╭──
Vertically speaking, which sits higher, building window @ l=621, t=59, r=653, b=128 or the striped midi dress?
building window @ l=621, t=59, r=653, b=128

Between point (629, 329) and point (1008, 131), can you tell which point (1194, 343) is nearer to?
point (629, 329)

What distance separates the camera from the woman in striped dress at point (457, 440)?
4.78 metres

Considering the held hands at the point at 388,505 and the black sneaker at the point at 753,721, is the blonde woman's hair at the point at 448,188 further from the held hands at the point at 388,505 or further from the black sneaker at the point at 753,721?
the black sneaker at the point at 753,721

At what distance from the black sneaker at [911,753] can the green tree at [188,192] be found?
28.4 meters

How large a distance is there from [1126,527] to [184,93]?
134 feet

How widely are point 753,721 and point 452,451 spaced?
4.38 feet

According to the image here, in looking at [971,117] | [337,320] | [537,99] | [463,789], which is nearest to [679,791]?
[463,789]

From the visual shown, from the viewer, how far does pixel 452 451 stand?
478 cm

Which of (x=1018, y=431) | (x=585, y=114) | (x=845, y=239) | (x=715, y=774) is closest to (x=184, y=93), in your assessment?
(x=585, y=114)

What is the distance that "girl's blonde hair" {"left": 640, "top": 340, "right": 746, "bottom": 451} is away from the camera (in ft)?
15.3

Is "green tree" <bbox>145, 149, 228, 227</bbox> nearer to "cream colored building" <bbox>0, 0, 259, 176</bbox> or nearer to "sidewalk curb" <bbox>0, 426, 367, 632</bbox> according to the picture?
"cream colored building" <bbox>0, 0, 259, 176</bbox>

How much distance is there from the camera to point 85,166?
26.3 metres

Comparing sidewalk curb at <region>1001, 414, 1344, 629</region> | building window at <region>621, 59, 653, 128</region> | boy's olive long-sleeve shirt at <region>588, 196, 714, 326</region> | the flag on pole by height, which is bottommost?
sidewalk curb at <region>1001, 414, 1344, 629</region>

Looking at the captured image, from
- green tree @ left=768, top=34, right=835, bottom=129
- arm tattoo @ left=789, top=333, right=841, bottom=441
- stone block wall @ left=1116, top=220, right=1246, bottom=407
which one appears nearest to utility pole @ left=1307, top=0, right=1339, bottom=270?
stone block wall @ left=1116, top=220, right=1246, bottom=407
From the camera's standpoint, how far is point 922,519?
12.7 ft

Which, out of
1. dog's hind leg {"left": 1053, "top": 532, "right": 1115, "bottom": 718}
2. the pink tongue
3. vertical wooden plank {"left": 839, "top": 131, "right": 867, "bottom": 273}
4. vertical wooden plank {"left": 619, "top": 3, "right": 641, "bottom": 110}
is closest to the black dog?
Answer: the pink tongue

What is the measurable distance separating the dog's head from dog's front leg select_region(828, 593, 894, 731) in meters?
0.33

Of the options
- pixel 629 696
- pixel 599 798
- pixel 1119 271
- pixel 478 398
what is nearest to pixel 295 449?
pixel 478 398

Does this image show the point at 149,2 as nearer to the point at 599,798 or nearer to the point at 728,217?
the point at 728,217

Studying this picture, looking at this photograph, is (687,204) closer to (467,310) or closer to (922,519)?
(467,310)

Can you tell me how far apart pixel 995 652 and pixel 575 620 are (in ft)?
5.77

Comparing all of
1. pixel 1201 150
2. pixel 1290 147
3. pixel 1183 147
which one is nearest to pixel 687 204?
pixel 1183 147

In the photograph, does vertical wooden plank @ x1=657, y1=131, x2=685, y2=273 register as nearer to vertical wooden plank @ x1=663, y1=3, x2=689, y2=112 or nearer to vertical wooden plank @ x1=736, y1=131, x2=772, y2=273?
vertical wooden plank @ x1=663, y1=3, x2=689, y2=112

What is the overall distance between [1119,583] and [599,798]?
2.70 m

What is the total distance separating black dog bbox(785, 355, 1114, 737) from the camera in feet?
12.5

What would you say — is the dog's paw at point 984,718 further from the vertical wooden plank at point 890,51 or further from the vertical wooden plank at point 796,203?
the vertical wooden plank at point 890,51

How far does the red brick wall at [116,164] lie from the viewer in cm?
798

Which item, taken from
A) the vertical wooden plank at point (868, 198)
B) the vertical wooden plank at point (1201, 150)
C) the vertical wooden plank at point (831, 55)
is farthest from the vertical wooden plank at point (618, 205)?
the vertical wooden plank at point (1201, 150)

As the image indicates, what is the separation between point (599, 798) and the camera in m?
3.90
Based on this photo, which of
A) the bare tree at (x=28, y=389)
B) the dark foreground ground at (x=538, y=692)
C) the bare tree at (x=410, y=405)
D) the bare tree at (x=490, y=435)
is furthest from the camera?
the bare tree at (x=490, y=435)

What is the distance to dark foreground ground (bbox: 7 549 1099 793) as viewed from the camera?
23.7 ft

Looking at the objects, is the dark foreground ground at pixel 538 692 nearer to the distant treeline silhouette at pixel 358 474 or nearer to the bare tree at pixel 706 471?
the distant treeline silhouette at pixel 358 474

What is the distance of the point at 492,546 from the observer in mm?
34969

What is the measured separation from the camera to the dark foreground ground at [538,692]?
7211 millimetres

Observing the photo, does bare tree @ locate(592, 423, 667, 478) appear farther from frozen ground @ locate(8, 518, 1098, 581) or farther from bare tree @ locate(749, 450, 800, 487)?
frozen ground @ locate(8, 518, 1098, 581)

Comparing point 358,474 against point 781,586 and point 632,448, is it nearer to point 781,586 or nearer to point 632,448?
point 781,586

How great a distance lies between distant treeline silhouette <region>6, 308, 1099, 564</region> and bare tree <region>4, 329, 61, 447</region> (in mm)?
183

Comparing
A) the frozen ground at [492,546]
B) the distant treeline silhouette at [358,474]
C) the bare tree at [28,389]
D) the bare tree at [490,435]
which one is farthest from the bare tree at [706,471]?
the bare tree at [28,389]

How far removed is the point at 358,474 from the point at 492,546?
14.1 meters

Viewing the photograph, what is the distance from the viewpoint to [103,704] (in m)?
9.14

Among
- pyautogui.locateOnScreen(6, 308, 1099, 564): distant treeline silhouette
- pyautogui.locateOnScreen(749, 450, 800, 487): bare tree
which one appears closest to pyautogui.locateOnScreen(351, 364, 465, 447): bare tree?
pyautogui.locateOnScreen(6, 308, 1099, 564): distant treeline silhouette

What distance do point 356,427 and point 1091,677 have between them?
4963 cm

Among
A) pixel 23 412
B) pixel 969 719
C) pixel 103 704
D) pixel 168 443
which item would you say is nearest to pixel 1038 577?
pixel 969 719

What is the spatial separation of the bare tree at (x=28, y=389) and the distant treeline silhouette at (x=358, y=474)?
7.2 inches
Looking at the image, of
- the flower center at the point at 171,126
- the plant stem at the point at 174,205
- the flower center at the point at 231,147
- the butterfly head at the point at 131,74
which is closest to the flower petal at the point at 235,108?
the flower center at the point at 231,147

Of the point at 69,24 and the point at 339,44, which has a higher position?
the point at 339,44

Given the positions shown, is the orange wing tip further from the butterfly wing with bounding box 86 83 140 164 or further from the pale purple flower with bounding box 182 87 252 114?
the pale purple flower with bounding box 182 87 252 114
╰──
DIRECTIONS — Repeat all the entries word for word.

TASK ANSWER —
Vertically speaking, which sits higher, building window @ l=621, t=59, r=653, b=128 or the striped midi dress?
building window @ l=621, t=59, r=653, b=128

Between point (629, 329) and point (1008, 131), can you tell which point (1194, 343) is nearer to?
point (629, 329)

What distance separates the camera from the woman in striped dress at point (457, 440)?
4.78 metres

Considering the held hands at the point at 388,505 and the black sneaker at the point at 753,721, is the blonde woman's hair at the point at 448,188 further from the held hands at the point at 388,505 or further from the black sneaker at the point at 753,721?
the black sneaker at the point at 753,721

At what distance from the black sneaker at [911,753] can the green tree at [188,192] be found?
28.4 meters

How large a distance is there from [1126,527] to [184,93]?
134 feet

How widely are point 753,721 and point 452,451 spaced?
4.38 feet

According to the image here, in looking at [971,117] | [337,320] | [537,99] | [463,789], which is nearest to [679,791]?
[463,789]

From the visual shown, from the viewer, how far does pixel 452 451 stand?
478 cm

Which of (x=1018, y=431) | (x=585, y=114) | (x=845, y=239) | (x=715, y=774) is closest to (x=184, y=93), in your assessment?
(x=585, y=114)

What is the distance that "girl's blonde hair" {"left": 640, "top": 340, "right": 746, "bottom": 451} is away from the camera (in ft)?
15.3

Is "green tree" <bbox>145, 149, 228, 227</bbox> nearer to "cream colored building" <bbox>0, 0, 259, 176</bbox> or nearer to "sidewalk curb" <bbox>0, 426, 367, 632</bbox> according to the picture?
"cream colored building" <bbox>0, 0, 259, 176</bbox>

How much distance is there from the camera to point 85,166?
26.3 metres

Comparing sidewalk curb at <region>1001, 414, 1344, 629</region> | building window at <region>621, 59, 653, 128</region> | boy's olive long-sleeve shirt at <region>588, 196, 714, 326</region> | the flag on pole by height, which is bottommost?
sidewalk curb at <region>1001, 414, 1344, 629</region>

Looking at the captured image, from
- green tree @ left=768, top=34, right=835, bottom=129
- arm tattoo @ left=789, top=333, right=841, bottom=441
- stone block wall @ left=1116, top=220, right=1246, bottom=407
which one appears nearest to utility pole @ left=1307, top=0, right=1339, bottom=270?
stone block wall @ left=1116, top=220, right=1246, bottom=407
From the camera's standpoint, how far is point 922,519?
12.7 ft

Which, out of
1. dog's hind leg {"left": 1053, "top": 532, "right": 1115, "bottom": 718}
2. the pink tongue
3. vertical wooden plank {"left": 839, "top": 131, "right": 867, "bottom": 273}
4. vertical wooden plank {"left": 619, "top": 3, "right": 641, "bottom": 110}
is closest to the black dog?
Answer: the pink tongue

What is the measurable distance separating the dog's head from dog's front leg select_region(828, 593, 894, 731) in meters?
0.33

Of the options
- pixel 629 696
- pixel 599 798
- pixel 1119 271
- pixel 478 398
what is nearest to pixel 295 449?
pixel 478 398

Does this image show the point at 149,2 as nearer to the point at 599,798 or nearer to the point at 728,217?
the point at 728,217

Studying this picture, looking at this photograph, is (687,204) closer to (467,310) or closer to (922,519)?
(467,310)

Can you tell me how far apart pixel 995 652 and pixel 575 620 are (in ft)?
5.77

Comparing all of
1. pixel 1201 150
2. pixel 1290 147
3. pixel 1183 147
which one is nearest to pixel 687 204?
pixel 1183 147

In the photograph, does vertical wooden plank @ x1=657, y1=131, x2=685, y2=273 register as nearer to vertical wooden plank @ x1=663, y1=3, x2=689, y2=112 or nearer to vertical wooden plank @ x1=736, y1=131, x2=772, y2=273?
vertical wooden plank @ x1=663, y1=3, x2=689, y2=112

What is the overall distance between [1119,583] and [599,798]?
2.70 m

What is the total distance separating black dog bbox(785, 355, 1114, 737) from the camera in feet?
12.5

What would you say — is the dog's paw at point 984,718 further from the vertical wooden plank at point 890,51 or further from the vertical wooden plank at point 796,203?
the vertical wooden plank at point 890,51

How far does the red brick wall at [116,164] lie from the viewer in cm?
798

Which item, taken from
A) the vertical wooden plank at point (868, 198)
B) the vertical wooden plank at point (1201, 150)
C) the vertical wooden plank at point (831, 55)
is farthest from the vertical wooden plank at point (618, 205)?
the vertical wooden plank at point (1201, 150)

As the image indicates, what is the separation between point (599, 798) and the camera in m?
3.90
Based on this photo, which of
A) the bare tree at (x=28, y=389)
B) the dark foreground ground at (x=538, y=692)
C) the bare tree at (x=410, y=405)
D) the bare tree at (x=490, y=435)
is furthest from the camera?
the bare tree at (x=490, y=435)

What is the distance to dark foreground ground (bbox: 7 549 1099 793) as viewed from the camera?
23.7 ft

Looking at the objects, is the dark foreground ground at pixel 538 692 nearer to the distant treeline silhouette at pixel 358 474 or nearer to the bare tree at pixel 706 471?
the distant treeline silhouette at pixel 358 474

What is the distance of the point at 492,546 from the observer in mm?
34969

What is the measured separation from the camera to the dark foreground ground at [538,692]?
7211 millimetres

Observing the photo, does bare tree @ locate(592, 423, 667, 478) appear farther from frozen ground @ locate(8, 518, 1098, 581) or farther from bare tree @ locate(749, 450, 800, 487)?
frozen ground @ locate(8, 518, 1098, 581)

Comparing point 358,474 against point 781,586 and point 632,448, is it nearer to point 781,586 or nearer to point 632,448?
point 781,586

How great a distance lies between distant treeline silhouette <region>6, 308, 1099, 564</region> and bare tree <region>4, 329, 61, 447</region> (in mm)?
183

Comparing
A) the frozen ground at [492,546]
B) the distant treeline silhouette at [358,474]
C) the bare tree at [28,389]
D) the bare tree at [490,435]
which one is farthest from the bare tree at [706,471]?
the bare tree at [28,389]

How far removed is the point at 358,474 from the point at 492,546?
14.1 meters

Viewing the photograph, what is the distance from the viewpoint to [103,704] (in m)?
9.14

Among
- pyautogui.locateOnScreen(6, 308, 1099, 564): distant treeline silhouette
- pyautogui.locateOnScreen(749, 450, 800, 487): bare tree
which one appears closest to pyautogui.locateOnScreen(351, 364, 465, 447): bare tree?
pyautogui.locateOnScreen(6, 308, 1099, 564): distant treeline silhouette

What distance do point 356,427 and point 1091,677 have between them?
4963 cm

Among
A) pixel 23 412
B) pixel 969 719
C) pixel 103 704
D) pixel 168 443
which item would you say is nearest to pixel 1038 577?
pixel 969 719

What is the spatial separation of the bare tree at (x=28, y=389) and the distant treeline silhouette at (x=358, y=474)?
7.2 inches
Looking at the image, of
- the flower center at the point at 171,126
- the plant stem at the point at 174,205
- the flower center at the point at 231,147
- the butterfly head at the point at 131,74
which is closest to the flower petal at the point at 235,108?
the flower center at the point at 231,147

Of the point at 69,24 and the point at 339,44, which has a higher position?
the point at 339,44

Given the positions shown, is the orange wing tip further from the butterfly wing with bounding box 86 83 140 164 or further from the pale purple flower with bounding box 182 87 252 114?
the pale purple flower with bounding box 182 87 252 114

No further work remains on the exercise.